A ball is thrown upward with an initial velocity `V_0` from the surface of the earth.The motion of the ball is affected by a drag force equal to `mgammav^2` (where m is mass of the ball, v is its instantaeous velocity and `gamma` is a constant).Time taken by the ball to rise to its zenith is :

To solve the problem of a ball thrown upward with an initial velocity \( V_0 \) while experiencing a drag force proportional to the square of its velocity, we can follow these steps: ### Step 1: Understand the Forces Acting on the Ball The forces acting on the ball are: 1. The gravitational force downward: \( F_g = mg \) 2. The drag force upward: \( F_d = -m\gamma v^2 \) The net force \( F \) acting on the ball can be expressed as: \[ F = -mg - m\gamma v^2 \] ### Step 2: Apply Newton's Second Law According to Newton's second law, the net force is equal to the mass of the ball times its acceleration: \[ m \frac{dv}{dt} = -mg - m\gamma v^2 \] Dividing through by \( m \): \[ \frac{dv}{dt} = -g - \gamma v^2 \] ### Step 3: Rearranging the Equation Rearranging the equation gives: \[ \frac{dv}{dt} = -g - \gamma v^2 \] This can be rewritten as: \[ \frac{dv}{-g - \gamma v^2} = dt \] ### Step 4: Separate Variables We will separate the variables \( v \) and \( t \): \[ \int \frac{dv}{-g - \gamma v^2} = \int dt \] ### Step 5: Integrate Both Sides The left side requires a specific integration technique.
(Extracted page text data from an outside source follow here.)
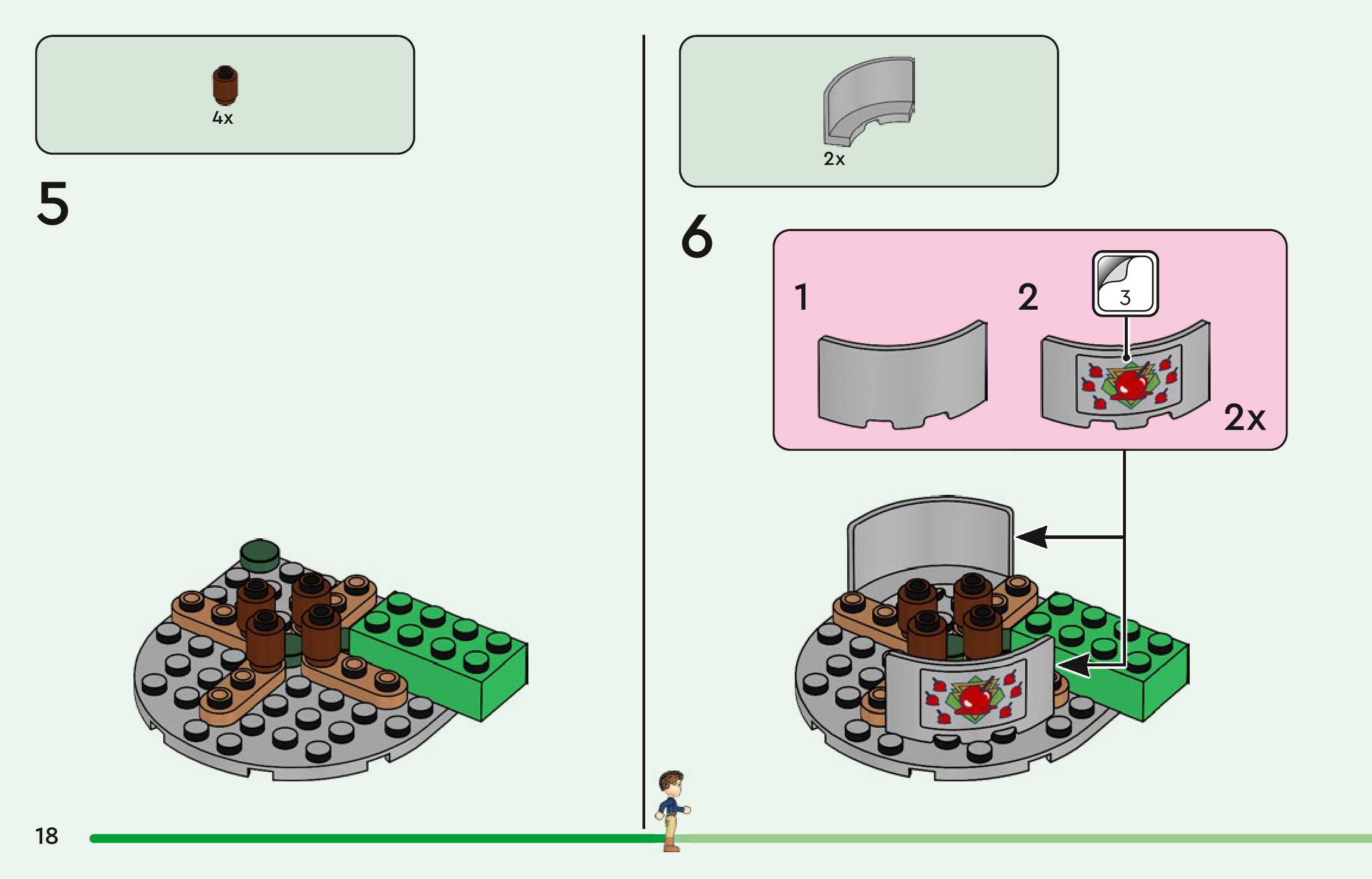 4x

5

2x

6

1

2

3

2x

18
Recognizing that the integral resembles the form of \( \frac{1}{a^2 + x^2} \): \[ \int \frac{dv}{-g - \gamma v^2} = -\frac{1}{\sqrt{g\gamma}} \tan^{-1}\left(\frac{v\sqrt{\gamma}}{\sqrt{g}}\right) + C \] The right side integrates to: \[ t + C' \] ### Step 6: Apply Limits We apply the limits for the initial conditions: - At \( t = 0 \), \( v = V_0 \) - At \( t = t_{max} \), \( v = 0 \) Substituting these limits into the integrated equation gives: \[ -\frac{1}{\sqrt{g\gamma}} \left(\tan^{-1}(0) - \tan^{-1}\left(\frac{V_0\sqrt{\gamma}}{\sqrt{g}}\right)\right) = t_{max} \] ### Step 7: Solve for \( t_{max} \) This simplifies to: \[ t_{max} = \frac{1}{\sqrt{g\gamma}} \tan^{-1}\left(\frac{V_0\sqrt{\gamma}}{\sqrt{g}}\right) \] ### Final Answer Thus, the time taken by the ball to rise to its zenith is: \[ t_{max} = \frac{1}{\sqrt{g\gamma}} \tan^{-1}\left(\frac{V_0\sqrt{\gamma}}{\sqrt{g}}\right) \] ---